→ Instruction
Reproduce every line of the material, requests included, from the line containing "From the vantage" through the end of the material, both ends included. Multiply each number in the answers (the distance values) by 0.65, round it half up to the same number of decimal places it originally had, and leave the requests unchanged.

[Begin Information supplied]

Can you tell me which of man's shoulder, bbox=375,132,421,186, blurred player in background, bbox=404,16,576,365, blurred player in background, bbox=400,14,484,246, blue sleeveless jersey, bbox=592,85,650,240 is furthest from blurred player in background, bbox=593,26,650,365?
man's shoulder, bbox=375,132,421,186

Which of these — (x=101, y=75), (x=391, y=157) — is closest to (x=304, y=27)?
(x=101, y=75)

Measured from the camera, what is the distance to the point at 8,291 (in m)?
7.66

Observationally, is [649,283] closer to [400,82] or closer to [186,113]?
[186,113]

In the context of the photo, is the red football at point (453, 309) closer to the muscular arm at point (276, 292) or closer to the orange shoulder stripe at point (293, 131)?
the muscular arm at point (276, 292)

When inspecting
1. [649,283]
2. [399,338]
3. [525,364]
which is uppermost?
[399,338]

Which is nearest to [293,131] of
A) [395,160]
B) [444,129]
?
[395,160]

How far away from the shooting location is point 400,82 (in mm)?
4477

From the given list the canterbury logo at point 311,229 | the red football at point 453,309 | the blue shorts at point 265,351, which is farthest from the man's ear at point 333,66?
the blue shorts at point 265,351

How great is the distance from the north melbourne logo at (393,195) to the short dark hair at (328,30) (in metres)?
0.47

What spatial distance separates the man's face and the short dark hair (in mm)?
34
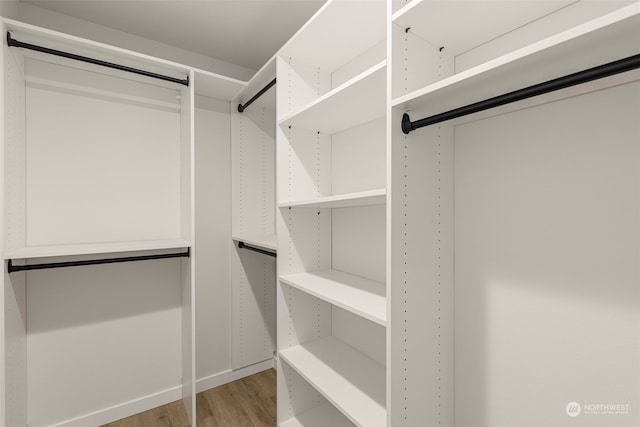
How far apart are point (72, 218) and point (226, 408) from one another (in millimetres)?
1650

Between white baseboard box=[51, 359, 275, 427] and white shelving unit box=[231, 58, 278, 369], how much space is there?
64mm

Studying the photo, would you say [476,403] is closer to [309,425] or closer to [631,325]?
[631,325]

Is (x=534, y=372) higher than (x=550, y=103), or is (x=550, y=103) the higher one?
(x=550, y=103)

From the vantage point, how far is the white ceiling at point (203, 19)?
1752mm

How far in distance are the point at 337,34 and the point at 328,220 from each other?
3.27 feet

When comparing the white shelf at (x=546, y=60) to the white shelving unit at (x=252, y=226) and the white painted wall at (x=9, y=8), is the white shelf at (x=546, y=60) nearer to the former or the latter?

[End Information supplied]

→ The solution
From the vantage point, how far is the white ceiling at point (203, 19)?
1139mm

How far in distance are the point at 337,34 and the point at 328,220 from each other?
2.13 feet

When comparing the white shelf at (x=546, y=60) to the white shelving unit at (x=252, y=226) and the white painted wall at (x=9, y=8), is the white shelf at (x=546, y=60) nearer to the former or the latter?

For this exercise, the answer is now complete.